— start of Reading passage —

Four federal police officers have been suspended without pay while prosecutors investigate police negligence in the killing of two federal agents who were beaten, doused with paint thinner and burned to death by an angry crowd on Mexico City's southern outskirts, officials said Saturday.
The two victims and a third federal agent, who was severely injured, were taking pictures of an elementary school in San Juan Ixtayopan on Tuesday as part of an operation against drug-dealing when neighbors became alarmed the men might be kidnappers and attacked.
Both federal and city officials failed to get forces to the site, even though three hours passed between the time local news media reported problems and the time two agents were killed.
The four agents suspended on Friday include the immediate supervisor of the officers killed, the deputy director of counterterrorism intelligence and two lower-ranking police intelligence officials, according to federal police spokesman Jorge Hernandez.
Hundreds of federal officers have demanded the resignation of their agency's leaders, who they said had failed to give orders to rescue the policemen as they were being beaten and then burned alive.
The federal attorney general's office is investigating why authorities failed to respond effectively.
"This idea of lynching, of taking justice into the hands of the people cannot keep prospering in our country, we cannot allow it to continue," President Vicente Fox said in his weekly radio address on Saturday.

— end of Reading passage —
— start of Dataset rows —

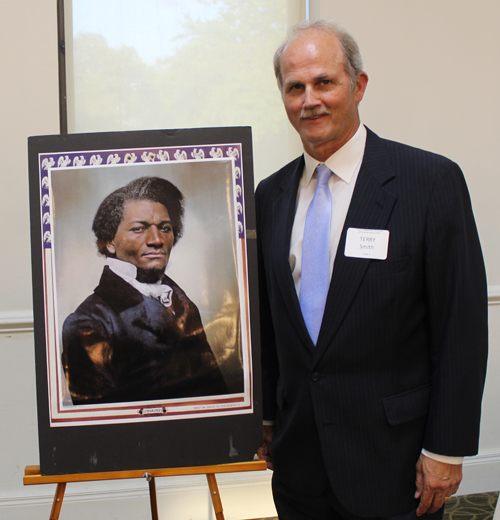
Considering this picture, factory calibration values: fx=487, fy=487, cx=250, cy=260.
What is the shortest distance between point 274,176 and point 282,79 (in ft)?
1.07

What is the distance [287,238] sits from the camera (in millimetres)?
1447

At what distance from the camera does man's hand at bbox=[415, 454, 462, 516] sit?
50.2 inches

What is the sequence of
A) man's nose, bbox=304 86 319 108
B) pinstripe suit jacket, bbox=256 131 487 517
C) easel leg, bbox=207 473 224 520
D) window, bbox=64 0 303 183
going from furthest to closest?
window, bbox=64 0 303 183 < easel leg, bbox=207 473 224 520 < man's nose, bbox=304 86 319 108 < pinstripe suit jacket, bbox=256 131 487 517

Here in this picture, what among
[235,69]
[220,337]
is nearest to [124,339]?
[220,337]

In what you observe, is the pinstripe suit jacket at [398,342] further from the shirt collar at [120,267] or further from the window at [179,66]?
the window at [179,66]

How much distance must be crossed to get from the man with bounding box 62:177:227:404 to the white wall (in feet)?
4.00

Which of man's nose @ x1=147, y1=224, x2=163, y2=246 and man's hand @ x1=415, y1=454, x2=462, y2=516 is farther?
man's nose @ x1=147, y1=224, x2=163, y2=246

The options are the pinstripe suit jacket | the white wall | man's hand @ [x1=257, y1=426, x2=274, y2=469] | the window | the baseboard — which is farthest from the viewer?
the baseboard

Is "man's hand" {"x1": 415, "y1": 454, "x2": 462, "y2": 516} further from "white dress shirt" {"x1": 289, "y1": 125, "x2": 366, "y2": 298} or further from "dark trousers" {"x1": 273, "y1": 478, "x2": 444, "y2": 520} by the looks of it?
"white dress shirt" {"x1": 289, "y1": 125, "x2": 366, "y2": 298}

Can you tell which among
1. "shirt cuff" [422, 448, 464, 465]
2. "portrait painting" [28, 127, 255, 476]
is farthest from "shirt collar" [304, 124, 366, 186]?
"shirt cuff" [422, 448, 464, 465]

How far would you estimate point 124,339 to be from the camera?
55.6 inches

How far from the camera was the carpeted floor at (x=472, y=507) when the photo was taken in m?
2.61

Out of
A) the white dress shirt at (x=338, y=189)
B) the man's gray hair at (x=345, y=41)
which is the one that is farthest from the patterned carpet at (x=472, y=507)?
the man's gray hair at (x=345, y=41)

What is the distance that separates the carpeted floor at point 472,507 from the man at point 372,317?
150 centimetres
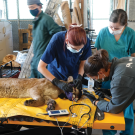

— end of Dataset rows —

What is asked:
**a)** In the news report on the killing of the federal agents near Mexico City, what were the agents photographing when neighbors attacked them?
**b)** Continue the news report on the federal agents killed near Mexico City from the point where it ends.

Answers by task:
**a)** An elementary school in San Juan Ixtayopan.

**b)**
Explaining why federal authorities have taken over the investigation in to the mob killings in Mexico City's Tlahuac delegation, Fox drew comparisons to federal interventions against lawlessness in the northern Mexican cities of Ciudad Juarez, where hundreds of women have been killed over the past decade, and Matamoros, where the Mexican Army has been battling an organized unit of former comrades allied with drug traffickers.
"We have taken the decision to assume responsibility in a direct way in the case of Tlahuac, to put the case in the hands of the attorney general and assure, first, peace and tranquility in Tlahuac and, second, justice and punishment for those who committed these truly atrocious crimes that we all saw on television," the president said.
The Tuesday night vigilante attacks were taped by cameramen arriving on the scene and have been replayed for days nationwide, showing two agents with blood pouring down their faces as they beg their superiors for help.
Later, they are doused with paint thinner and set ablaze.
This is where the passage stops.